# Chinese losing faith in marriage....



## CantBelieveThis (Feb 25, 2014)

Well, i dont blame them

https://international.thenewslens.com/article/79336


----------



## Emerging Buddhist (Apr 7, 2016)

Gold-digging greed know no boundaries, don't believe it ever has but the more affluent nations become the more it will feel it transcends into the culture although I am sure it is nothing new in China.


----------



## Ynot (Aug 26, 2014)

From the article " we must consider the possibility that many young Chinese harbor hopes of getting married but have come to doubt marriage, distrust potential partners, and even eschew the idea of emotional attachment. Marriage scams deepen these doubts as they do not solely affect the wealthy"
While the author does later say that scam marriages only represent a small number of the total marriages I do not feel he (she?) has taken the time to examine the impact of media coverage (hyperbole) of this small percentage has had on the discussion. We live in a world where people simply do not think critically of subjects and situations but rather just accept what they are told. We see it all the time here in the US. There is a lot of reacting but very little acting taking place.
I think in some ways the lack of critical thinking and the general reactions to over-hyped stories definitely plays a role, but I also think that many younger people are beginning to recognize marriage for the man made social construct that it is and are rejecting it from that stand point alone.
I guess I would like to see a more detailed discussion as to the effects of both phenomena on the results. Maybe that is coming, the blurb at the end said this was the first of six articles.


----------



## RandomDude (Dec 18, 2010)

Blackmail? I wonder what he actually had to hide...

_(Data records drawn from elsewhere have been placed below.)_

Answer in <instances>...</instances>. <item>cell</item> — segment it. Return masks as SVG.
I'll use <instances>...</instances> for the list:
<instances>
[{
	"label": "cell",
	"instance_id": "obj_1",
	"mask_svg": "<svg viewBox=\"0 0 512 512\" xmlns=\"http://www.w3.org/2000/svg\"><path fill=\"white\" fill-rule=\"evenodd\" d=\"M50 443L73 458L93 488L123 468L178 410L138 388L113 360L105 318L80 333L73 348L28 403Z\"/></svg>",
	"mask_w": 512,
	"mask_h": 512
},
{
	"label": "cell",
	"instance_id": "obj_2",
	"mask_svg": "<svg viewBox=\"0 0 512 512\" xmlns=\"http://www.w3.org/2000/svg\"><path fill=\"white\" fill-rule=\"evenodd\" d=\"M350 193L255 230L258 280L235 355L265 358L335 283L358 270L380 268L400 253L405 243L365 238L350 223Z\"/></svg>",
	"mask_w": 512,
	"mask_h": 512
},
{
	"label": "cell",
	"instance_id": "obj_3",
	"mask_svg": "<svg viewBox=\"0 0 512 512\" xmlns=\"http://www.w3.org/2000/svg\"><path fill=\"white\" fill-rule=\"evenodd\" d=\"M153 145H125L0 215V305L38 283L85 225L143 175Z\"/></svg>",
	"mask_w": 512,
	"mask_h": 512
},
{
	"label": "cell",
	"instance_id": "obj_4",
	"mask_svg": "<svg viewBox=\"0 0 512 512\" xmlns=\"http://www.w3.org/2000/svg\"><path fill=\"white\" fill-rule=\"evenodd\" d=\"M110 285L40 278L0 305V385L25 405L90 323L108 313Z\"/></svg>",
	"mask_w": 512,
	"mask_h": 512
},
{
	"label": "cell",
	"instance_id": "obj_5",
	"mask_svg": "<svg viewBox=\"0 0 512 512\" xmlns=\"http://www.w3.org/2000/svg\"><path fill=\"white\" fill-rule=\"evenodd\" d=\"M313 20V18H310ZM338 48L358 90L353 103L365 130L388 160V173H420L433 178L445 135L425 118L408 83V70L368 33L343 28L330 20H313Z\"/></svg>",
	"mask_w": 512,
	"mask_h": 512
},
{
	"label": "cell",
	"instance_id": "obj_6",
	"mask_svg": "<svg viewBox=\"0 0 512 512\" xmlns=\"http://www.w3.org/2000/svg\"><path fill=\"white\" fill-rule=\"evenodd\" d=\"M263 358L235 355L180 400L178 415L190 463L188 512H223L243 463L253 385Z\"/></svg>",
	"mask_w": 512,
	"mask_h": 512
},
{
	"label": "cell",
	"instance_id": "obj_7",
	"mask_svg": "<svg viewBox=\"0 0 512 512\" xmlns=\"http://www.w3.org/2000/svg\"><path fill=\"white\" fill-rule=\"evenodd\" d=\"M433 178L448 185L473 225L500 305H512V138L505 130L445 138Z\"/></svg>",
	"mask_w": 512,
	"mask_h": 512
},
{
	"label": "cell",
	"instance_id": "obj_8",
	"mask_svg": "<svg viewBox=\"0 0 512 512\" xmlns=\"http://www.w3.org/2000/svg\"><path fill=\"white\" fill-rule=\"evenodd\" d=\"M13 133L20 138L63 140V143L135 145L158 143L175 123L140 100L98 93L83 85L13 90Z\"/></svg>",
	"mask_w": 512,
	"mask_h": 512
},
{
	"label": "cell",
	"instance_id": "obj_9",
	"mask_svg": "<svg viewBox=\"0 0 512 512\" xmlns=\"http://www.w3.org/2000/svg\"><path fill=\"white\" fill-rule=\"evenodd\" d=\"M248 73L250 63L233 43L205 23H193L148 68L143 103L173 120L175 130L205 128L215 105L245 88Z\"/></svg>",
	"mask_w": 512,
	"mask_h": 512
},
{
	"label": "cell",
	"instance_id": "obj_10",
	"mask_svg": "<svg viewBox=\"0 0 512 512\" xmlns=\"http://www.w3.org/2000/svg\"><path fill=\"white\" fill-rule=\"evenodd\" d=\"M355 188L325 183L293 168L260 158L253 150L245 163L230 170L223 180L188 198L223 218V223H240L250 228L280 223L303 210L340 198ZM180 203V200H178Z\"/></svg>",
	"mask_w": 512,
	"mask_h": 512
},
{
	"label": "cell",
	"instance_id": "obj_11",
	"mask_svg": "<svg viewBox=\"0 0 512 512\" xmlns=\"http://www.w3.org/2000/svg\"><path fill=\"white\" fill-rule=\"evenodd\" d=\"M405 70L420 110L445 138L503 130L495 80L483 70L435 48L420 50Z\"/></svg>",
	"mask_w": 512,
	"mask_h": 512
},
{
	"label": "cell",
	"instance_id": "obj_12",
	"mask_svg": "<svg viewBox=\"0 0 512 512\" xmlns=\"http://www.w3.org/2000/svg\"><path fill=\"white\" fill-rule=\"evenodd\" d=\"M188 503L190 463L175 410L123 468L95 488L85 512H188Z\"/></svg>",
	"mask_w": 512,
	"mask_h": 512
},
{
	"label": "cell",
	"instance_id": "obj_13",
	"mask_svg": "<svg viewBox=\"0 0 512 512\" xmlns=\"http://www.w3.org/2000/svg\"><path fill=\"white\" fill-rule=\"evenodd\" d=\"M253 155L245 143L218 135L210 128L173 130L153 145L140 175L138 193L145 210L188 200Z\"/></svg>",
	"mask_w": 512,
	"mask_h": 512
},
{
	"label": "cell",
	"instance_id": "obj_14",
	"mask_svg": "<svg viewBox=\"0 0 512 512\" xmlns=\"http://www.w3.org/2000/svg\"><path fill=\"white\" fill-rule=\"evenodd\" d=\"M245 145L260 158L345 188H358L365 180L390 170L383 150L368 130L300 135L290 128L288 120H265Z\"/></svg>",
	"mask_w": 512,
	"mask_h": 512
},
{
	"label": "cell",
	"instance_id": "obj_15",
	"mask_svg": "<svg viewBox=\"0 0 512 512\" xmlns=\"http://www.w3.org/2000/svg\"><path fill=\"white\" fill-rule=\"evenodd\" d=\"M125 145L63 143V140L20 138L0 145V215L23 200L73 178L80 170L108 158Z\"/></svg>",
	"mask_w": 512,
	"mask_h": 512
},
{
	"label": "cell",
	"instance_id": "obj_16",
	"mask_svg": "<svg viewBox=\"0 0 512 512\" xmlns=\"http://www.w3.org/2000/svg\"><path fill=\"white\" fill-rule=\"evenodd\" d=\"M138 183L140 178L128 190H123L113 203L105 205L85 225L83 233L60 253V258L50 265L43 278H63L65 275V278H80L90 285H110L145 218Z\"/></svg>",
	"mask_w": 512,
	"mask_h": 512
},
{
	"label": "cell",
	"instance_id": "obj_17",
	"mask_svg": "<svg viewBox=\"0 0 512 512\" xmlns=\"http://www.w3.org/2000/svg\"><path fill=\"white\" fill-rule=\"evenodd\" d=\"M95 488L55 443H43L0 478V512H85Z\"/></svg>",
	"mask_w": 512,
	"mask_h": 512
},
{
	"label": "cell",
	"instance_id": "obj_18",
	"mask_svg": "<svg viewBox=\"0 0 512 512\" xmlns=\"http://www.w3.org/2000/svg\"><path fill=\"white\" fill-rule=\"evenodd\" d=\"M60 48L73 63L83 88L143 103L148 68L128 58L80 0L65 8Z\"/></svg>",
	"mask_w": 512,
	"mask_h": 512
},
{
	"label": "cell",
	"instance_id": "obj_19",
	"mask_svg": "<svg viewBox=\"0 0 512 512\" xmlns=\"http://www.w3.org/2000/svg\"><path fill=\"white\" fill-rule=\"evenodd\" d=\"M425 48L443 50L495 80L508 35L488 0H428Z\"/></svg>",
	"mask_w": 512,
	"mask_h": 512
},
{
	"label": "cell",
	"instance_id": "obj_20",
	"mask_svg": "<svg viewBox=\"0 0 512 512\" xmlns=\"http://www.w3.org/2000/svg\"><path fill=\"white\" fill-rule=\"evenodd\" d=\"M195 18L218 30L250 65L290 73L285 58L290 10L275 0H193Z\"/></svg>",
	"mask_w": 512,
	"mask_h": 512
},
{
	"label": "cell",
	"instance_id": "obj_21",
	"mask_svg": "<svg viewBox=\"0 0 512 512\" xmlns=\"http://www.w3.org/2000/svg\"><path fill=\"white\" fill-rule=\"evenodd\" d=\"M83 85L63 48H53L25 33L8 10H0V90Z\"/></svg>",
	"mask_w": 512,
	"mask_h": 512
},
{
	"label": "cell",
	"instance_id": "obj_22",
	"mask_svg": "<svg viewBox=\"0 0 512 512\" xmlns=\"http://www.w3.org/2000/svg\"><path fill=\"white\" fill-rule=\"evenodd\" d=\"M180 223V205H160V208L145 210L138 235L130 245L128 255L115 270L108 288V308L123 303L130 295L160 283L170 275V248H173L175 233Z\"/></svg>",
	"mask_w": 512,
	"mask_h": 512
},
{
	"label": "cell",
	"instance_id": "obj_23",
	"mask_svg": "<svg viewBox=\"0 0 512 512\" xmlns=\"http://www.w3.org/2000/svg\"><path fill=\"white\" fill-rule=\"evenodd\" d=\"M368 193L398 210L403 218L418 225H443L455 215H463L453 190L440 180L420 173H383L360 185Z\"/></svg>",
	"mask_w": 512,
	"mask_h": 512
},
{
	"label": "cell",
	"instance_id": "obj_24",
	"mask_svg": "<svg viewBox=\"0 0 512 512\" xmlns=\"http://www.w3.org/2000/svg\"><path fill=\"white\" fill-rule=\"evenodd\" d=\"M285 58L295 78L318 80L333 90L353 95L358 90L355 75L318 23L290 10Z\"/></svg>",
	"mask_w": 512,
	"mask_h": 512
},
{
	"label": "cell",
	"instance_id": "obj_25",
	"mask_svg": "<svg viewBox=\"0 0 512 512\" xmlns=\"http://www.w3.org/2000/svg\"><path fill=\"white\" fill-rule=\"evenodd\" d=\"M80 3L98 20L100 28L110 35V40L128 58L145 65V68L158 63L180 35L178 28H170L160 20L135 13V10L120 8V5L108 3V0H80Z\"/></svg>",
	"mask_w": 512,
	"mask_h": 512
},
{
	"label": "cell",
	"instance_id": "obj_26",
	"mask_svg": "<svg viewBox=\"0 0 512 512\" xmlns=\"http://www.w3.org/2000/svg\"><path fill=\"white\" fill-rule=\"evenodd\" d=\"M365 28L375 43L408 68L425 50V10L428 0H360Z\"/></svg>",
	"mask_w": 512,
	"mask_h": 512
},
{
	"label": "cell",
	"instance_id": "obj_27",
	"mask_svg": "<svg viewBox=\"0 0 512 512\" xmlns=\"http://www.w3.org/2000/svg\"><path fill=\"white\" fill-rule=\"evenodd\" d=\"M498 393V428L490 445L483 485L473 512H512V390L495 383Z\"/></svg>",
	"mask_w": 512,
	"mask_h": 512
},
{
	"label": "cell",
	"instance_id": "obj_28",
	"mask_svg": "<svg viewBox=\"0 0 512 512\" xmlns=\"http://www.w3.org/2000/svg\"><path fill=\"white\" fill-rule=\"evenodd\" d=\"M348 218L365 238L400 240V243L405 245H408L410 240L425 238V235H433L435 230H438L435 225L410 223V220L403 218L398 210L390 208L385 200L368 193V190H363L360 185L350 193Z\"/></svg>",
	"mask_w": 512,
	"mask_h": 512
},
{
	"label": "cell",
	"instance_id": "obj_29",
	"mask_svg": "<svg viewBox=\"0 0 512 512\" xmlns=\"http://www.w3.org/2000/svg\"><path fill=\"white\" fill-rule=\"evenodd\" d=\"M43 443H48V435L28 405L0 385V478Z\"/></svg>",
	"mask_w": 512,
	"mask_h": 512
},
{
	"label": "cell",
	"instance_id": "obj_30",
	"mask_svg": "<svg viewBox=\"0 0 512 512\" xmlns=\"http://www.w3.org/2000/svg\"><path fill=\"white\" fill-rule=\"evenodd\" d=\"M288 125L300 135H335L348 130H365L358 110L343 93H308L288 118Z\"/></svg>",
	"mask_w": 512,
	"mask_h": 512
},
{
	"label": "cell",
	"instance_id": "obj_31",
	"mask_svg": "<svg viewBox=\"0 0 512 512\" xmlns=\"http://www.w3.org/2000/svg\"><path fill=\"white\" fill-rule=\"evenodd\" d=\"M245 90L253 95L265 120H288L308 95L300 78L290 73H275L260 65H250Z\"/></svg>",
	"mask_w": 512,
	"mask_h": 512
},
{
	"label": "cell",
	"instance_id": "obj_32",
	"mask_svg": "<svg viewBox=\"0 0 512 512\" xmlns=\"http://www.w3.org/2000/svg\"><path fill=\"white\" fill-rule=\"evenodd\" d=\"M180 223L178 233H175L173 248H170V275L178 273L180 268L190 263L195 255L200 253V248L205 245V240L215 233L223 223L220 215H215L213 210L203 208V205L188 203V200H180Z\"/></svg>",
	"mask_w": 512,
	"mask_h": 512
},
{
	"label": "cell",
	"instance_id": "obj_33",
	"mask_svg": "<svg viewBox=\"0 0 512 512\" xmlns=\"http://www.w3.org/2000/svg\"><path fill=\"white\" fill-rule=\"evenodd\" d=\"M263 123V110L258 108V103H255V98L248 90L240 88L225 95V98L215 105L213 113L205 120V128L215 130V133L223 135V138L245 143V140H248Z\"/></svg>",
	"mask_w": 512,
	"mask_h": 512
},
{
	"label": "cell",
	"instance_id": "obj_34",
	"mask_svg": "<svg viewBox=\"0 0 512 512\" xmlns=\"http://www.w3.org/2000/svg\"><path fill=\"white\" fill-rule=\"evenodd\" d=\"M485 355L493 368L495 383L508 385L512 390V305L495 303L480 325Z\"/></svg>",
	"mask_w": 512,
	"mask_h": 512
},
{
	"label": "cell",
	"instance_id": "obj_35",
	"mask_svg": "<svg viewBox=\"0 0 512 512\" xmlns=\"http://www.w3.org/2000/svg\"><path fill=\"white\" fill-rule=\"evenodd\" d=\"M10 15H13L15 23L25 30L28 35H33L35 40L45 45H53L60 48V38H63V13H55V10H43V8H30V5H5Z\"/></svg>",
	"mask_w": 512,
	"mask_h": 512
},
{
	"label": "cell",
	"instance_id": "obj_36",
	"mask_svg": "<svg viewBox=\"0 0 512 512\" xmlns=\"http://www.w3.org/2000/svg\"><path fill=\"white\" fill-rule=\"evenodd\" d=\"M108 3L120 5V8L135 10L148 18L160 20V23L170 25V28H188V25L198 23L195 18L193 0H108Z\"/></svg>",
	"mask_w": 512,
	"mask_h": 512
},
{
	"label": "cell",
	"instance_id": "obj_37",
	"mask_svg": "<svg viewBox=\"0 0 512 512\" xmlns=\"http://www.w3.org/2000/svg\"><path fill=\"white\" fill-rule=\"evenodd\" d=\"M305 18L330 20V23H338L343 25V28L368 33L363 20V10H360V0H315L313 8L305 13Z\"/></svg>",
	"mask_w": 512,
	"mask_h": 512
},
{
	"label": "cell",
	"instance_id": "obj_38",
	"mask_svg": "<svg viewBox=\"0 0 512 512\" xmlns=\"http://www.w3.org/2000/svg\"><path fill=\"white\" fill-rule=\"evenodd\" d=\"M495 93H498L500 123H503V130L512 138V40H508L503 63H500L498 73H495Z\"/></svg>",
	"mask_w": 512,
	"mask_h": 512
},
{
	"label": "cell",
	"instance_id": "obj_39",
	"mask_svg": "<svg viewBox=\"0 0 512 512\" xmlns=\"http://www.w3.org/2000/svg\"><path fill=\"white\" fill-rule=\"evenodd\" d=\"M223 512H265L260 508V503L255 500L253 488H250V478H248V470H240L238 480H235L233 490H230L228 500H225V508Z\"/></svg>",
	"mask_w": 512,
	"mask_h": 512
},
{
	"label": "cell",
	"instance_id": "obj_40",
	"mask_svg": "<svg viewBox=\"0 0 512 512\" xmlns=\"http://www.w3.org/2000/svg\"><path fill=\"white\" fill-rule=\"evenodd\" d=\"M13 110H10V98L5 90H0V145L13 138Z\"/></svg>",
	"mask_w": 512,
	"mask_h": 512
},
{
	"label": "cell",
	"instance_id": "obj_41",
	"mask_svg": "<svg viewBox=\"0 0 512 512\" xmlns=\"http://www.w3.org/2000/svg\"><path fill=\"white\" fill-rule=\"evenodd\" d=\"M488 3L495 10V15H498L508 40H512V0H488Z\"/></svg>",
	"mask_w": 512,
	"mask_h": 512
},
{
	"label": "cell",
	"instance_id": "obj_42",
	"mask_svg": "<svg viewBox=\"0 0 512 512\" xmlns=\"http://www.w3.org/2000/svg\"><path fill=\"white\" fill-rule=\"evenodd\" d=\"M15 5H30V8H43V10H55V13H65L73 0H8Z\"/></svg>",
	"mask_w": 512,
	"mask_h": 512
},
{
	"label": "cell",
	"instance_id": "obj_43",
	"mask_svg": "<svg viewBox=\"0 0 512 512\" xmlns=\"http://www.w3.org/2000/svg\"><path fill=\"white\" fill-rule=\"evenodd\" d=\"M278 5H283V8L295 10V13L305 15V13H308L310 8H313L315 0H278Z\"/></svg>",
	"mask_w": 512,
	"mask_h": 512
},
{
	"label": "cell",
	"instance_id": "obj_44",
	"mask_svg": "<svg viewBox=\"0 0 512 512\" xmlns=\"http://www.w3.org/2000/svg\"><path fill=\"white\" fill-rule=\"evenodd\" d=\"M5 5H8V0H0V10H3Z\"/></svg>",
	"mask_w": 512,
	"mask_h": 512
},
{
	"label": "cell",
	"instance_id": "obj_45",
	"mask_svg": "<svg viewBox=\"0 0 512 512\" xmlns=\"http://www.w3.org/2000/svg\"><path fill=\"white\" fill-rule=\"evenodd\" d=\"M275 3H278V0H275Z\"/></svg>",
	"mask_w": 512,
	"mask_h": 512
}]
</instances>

> In his suicide note, Su Xiangmao said she blackmailed him by threatening to tell people he “was guilty of tax evasion and that she would report me” and that “the WePhone app online call-function was a ‘gray business'”.
> 
> Local reports also said she would use her uncle Liu Kejian (who she said was an important government official) to “take my app offline and make sure I’d lose a fortune in fines.”
> 
> The founder wrote that he couldn’t afford this, and had decided to end his life instead.


https://globaldatinginsights.com/20...scam-suicide-causes-controversy-across-china/

Wow, the fear of the government is so much that a bluff could make him commit suicide? 

Argh... sorry to say, but WTF man?!


----------



## SunCMars (Feb 29, 2016)

As long as they do not lose faith in U.S. Treasury Bonds, I do not care.

They need to curb their huge population.

Less marriages equals less babies.

Hopefully, more fun for all.

NOT!

Competition in a country of ~1.4 billion people...Wow, just Wow!


----------



## SunCMars (Feb 29, 2016)

Of course less marriages and having less babies skews the demographics. By 2028 the old folks will number ~250 million people. 

With their weak social networks. Not good. 

The hungry Red Army will march, yet again.


----------



## RandomDude (Dec 18, 2010)

I don't rightly understand, the Chinese people normally actually have VERY strong social networks, and marriages like this is rather unheard of. Marriages include marrying into the family and everyone takes care of their own, so how did this marriage take off without the man's family meeting the family of his wife's in the first place?

Unless modern China has actually become something either than the Chinese culture I've seen and experienced in my life.


----------